## Texto de leitura

···

Não se sabe quantos ciganos vivem em Portugal. Estima-se que sejam entre 40 e 50 mil, mas a Constituição Portuguesa não permite identificar a etnia no registo. Sem números concretos quanto à escolaridade, condições de habitação, criminalidade, os mitos e preconceitos têm todo o espaço para crescer.

A dirigente do ACIDI aponta um exemplo: “Não é verdade que todos os ciganos recebem Rendimento Social de Inserção (RSI). Não chegam a 50% as famílias que recebem”. Dados do Instituto de Segurança Social relativos a Dezembro de 2008 indicam que a comunidade cigana representa 3,7% do total das famílias beneficiárias deste apoio financeiro do Estado.

“Somos o produto da nossa sociedade”
Camuflados na massa anónima, vão-se multiplicando casos como o de Hélio Serrano, 29 anos, a estagiar numa sociedade de advogados. Cresceu com os pais e os quatro irmãos num bairro de barracas perto do estádio de Alvalade. Teve “a sorte de ter um pai e uma mãe que trabalharam desde sempre” e, quando tinha 11 anos, mudaram-se para um apartamento em Loures, o que permitiu a Hélio e aos irmãos continuar a estudar.

···

## Excertos dos dados
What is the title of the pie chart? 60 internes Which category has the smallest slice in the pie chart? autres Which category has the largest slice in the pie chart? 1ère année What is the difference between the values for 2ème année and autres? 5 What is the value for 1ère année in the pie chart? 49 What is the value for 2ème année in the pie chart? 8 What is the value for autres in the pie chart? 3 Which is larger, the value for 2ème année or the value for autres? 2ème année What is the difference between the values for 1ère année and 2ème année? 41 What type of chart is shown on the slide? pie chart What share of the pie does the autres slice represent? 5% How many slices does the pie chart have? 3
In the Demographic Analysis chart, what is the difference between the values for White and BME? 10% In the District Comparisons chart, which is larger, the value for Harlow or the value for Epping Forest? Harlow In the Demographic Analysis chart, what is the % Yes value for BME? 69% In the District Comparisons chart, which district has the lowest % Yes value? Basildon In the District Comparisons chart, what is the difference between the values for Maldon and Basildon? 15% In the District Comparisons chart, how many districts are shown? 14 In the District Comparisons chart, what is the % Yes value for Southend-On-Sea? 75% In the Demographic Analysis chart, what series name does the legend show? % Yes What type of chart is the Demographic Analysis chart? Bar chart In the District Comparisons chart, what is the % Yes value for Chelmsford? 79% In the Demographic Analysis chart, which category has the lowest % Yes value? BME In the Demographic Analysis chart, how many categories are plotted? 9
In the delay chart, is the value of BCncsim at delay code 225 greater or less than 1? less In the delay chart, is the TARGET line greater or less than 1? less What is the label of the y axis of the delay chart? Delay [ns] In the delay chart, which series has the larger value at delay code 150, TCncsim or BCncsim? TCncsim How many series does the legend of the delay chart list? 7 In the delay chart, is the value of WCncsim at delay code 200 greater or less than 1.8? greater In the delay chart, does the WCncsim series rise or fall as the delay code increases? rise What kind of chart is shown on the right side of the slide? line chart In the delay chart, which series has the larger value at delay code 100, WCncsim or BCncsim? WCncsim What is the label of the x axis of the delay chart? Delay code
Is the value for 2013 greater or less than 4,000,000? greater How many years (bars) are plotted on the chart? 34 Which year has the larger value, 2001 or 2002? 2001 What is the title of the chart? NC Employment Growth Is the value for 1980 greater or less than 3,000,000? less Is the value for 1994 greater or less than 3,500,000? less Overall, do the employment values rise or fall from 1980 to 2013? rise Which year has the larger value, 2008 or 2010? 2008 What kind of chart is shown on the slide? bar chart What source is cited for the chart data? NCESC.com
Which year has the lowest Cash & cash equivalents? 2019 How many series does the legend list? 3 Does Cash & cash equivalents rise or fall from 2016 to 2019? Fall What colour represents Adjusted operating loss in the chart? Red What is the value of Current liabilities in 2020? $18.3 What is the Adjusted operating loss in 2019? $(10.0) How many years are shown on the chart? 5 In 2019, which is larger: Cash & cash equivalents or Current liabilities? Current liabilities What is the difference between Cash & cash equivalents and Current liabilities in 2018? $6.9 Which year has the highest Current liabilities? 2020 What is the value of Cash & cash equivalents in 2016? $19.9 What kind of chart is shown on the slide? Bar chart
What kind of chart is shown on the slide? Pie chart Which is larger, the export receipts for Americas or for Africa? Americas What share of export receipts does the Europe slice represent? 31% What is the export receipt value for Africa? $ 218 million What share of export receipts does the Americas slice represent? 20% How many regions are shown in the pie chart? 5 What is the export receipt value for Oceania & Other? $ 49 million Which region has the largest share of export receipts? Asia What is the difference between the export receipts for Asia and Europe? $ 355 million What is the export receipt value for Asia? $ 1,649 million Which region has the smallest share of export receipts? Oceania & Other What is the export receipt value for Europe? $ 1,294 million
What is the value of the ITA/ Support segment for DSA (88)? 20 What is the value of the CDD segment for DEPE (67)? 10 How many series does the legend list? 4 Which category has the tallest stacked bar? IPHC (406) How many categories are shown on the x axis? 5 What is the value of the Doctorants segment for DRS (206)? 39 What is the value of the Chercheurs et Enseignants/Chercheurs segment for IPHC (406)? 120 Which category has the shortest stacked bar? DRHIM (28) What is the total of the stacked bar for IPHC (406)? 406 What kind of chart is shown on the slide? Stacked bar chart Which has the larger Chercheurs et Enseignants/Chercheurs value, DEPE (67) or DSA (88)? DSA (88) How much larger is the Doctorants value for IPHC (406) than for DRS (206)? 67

···

## Tarefa A
Copie, do texto sobre os ciganos em Portugal, o trecho que começa em "Camuflados na massa" e segue até "continuar a estudar.".
## Tarefa B
Prossiga o texto sobre os ciganos em Portugal a partir do ponto em que termina.

## Resultado da tarefa A
Camuflados na massa anónima, vão-se multiplicando casos como o de Hélio Serrano, 29 anos, a estagiar numa sociedade de advogados. Cresceu com os pais e os quatro irmãos num bairro de barracas perto do estádio de Alvalade. Teve “a sorte de ter um pai e uma mãe que trabalharam desde sempre” e, quando tinha 11 anos, mudaram-se para um apartamento em Loures, o que permitiu a Hélio e aos irmãos continuar a estudar.

## Resultado da tarefa B
Os pais são feirantes e Hélio sempre os acompanhou nas vendas. Foi assim que conseguiu ir pagando o curso e as contas da casa desde que se casou, aos 23 anos, com uma cigana de 18 anos. Hoje têm duas gémeas de cinco anos e uma filha ainda de meses.

“Tive preferência em casar dentro do grupo”, conta Hélio, porque “viver como cigano é viver de acordo com as regras e costumes”. São marcas de identidade que nunca escondeu - “ser cigano é um orgulho, as pessoas não compreendem isto”.

Mas Hélio também admite que não tem um percurso comum e que o momento em que se separou da comunidade determinou as oportunidades que se abriram. Às vezes questiona-se: “Se eu tivesse vivido com os ciganos, não tinha chegado a este patamar. Nós somos o produto da nossa sociedade, não é…”.

Hélio habituou-se a não usar a etnia como desculpa, mas sabe que vem aí um grande obstáculo. Para arranjar um emprego, “não parto em igualdade com os meus pares, porque primeiro vou ter de provar que não sou ruim”.

“E se ninguém dá emprego ao cigano?”
A entrada no mercado de trabalho é um dos maiores entraves à integração da comunidade cigana. Fora do circuito da venda ambulante, poucos empregos lhes são confiados. Para António Pinto Nunes, presidente da Federação das Associações Ciganas Portuguesas, “o medo de muitos ciganos é tirar o filho do negócio para ele estudar” e temer que esse esforço não compense.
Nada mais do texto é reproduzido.